Loita Capital Partners is a financial services subsidiary of Loita Holdings Corporation, a Mauritian based financial investment and advisory firm.
According to its website, Loita Capital Partners International Limited is a pan-African financial services firm that provides “services in the arrangement and funding of debt transactions; advisory services and capital-raising for equity transactions; bank management; correspondent banking; and other corporate-oriented financial services”.
Raindew Trade is a trade and supply chain financing and services platform providing working capital and supply chain solutions to corporates in Africa and other selected markets, according to the firm’s website.
It is headquartered in South Africa.
“The foreign currency that we have been accessing through the auction has been predominantly for working capital,” CZI president Kurai Matsheza said.
“A bit of it has also been going into capital expenditure.
“So as you know, there have been challenges at the auction which are still being addressed.
“It hasn’t enabled our members to be capacitated as they would have wanted.

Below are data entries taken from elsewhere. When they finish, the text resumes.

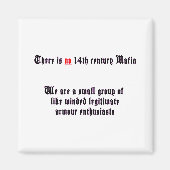 No Mafia Magnet (Vorne)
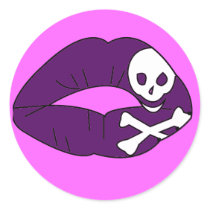 Purple Poison Lips Sticker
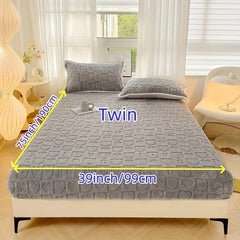 Thickened Milk Velvet Fitted Sheet Non slip Anti static Bed Cover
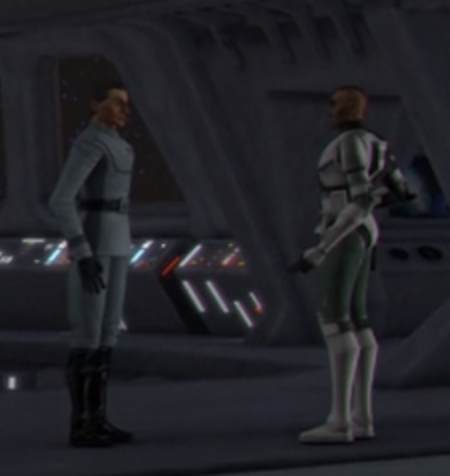 Commander Gree and the clone navigation officer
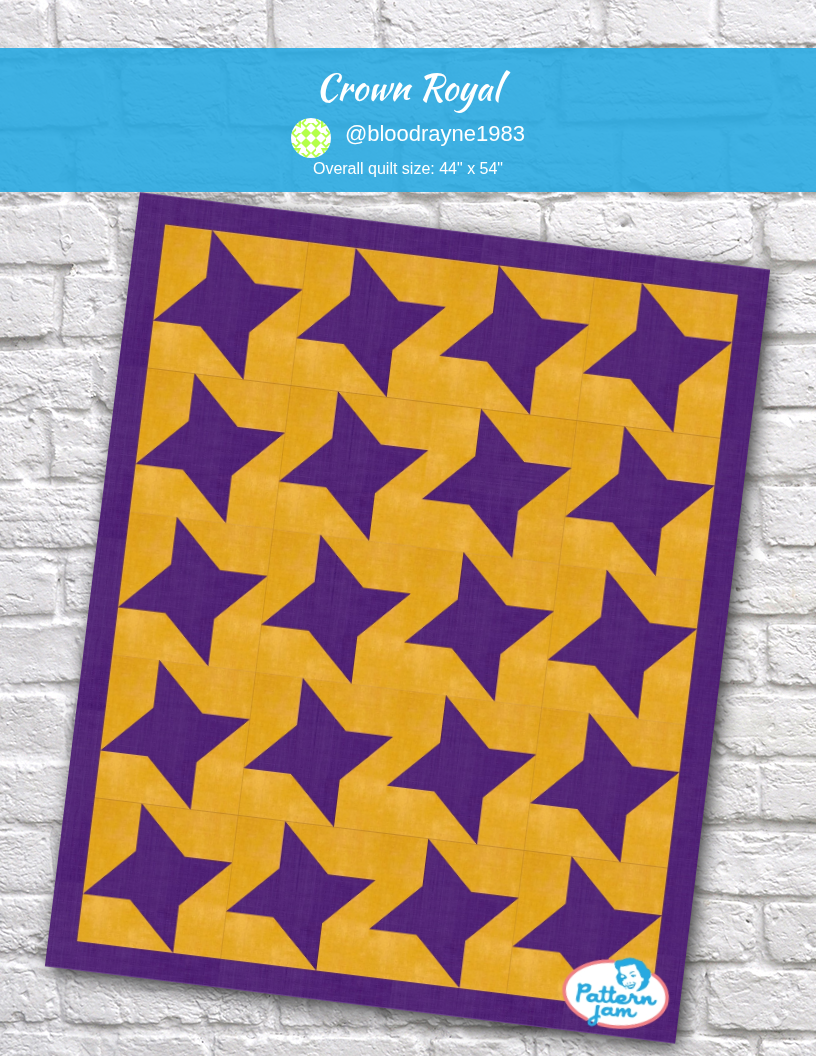 crown royal - custom quilt designed by @bloodrayne1983 using PatternJam quilt design software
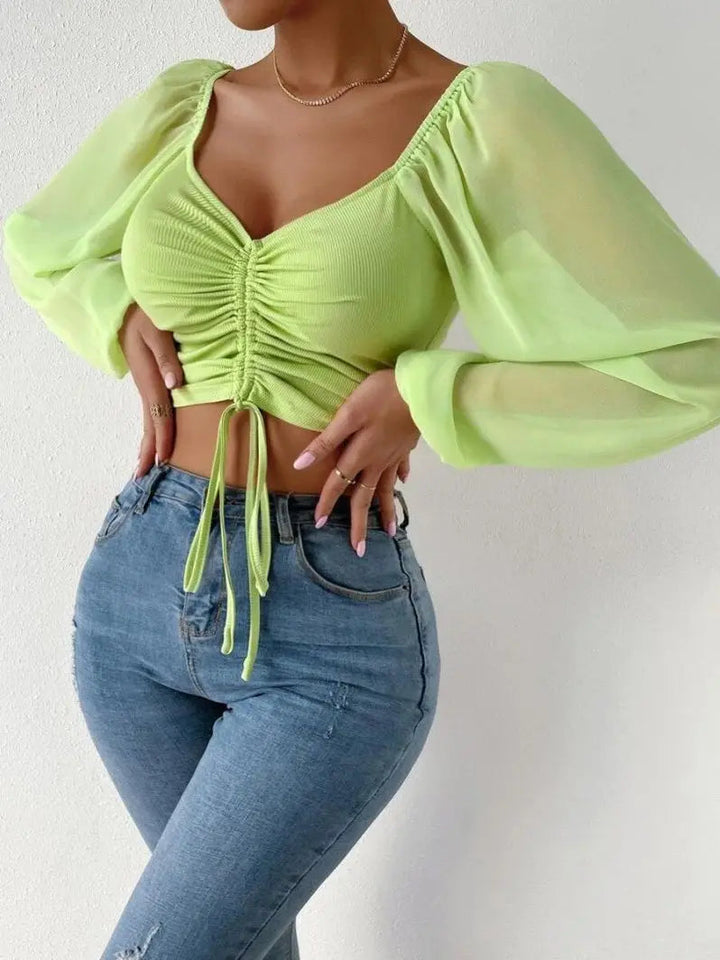 Levoire | Evaelle Top - Sexy & Tendance Vert clair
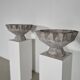 Set of 2 chalice-shaped planters by Willy Guhl, 1970.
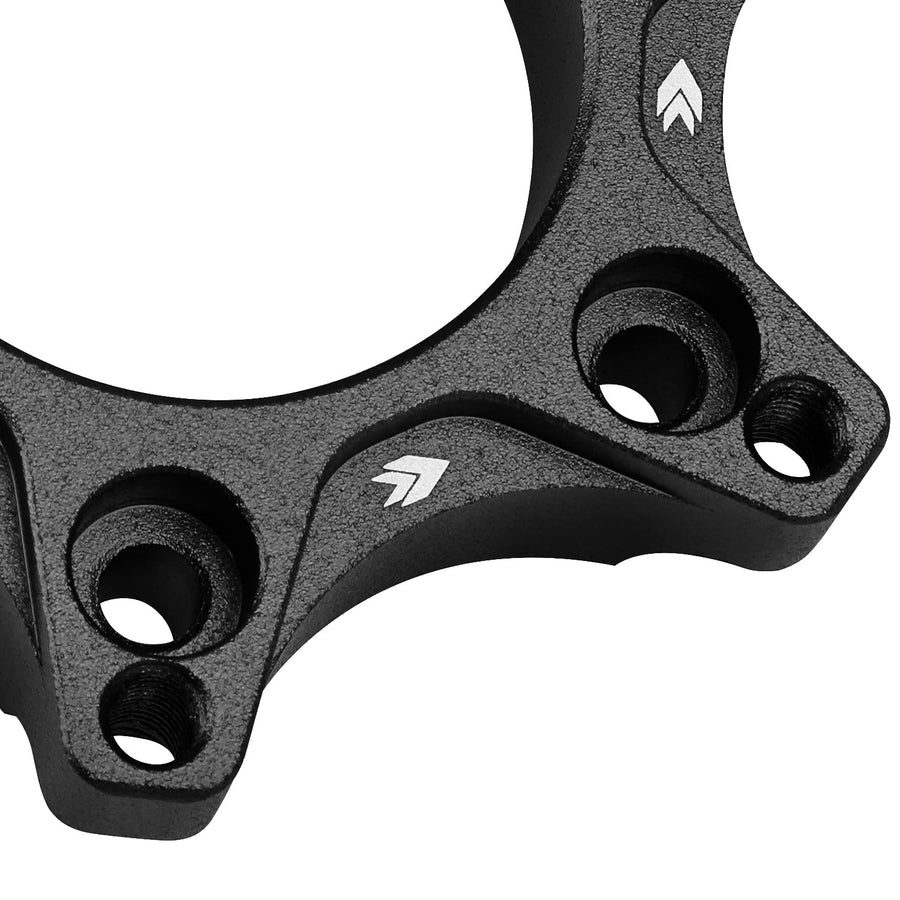 Black NRG Innovations SRK-LOTH-BK Gaming Steering Wheel Hub Adapter Compatible with Logitech G923 G29 G920 G27, 6 X 70mm Bolt Pattern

So, some of these facilities will come in and fill that gap.”
Apart from failing to meet forex demands from the auction, local firms are now burdened with shortages of liquidity after government suspended purchases from suppliers.
“There is a liquidity shortage in the market,” Matsheza said.
“With that liquidity shortage, what it tends to do is that it depresses adequate demand so we are not seeing as much traffic into our shops.
“Demand has tailed down a bit.”
Matsheza said that electricity load shedding had also limited the amount of time that CZI members can produce their goods, further affecting their ability to supply products.
He added that if the challenges persisted with no recall, company closures were on the horizon.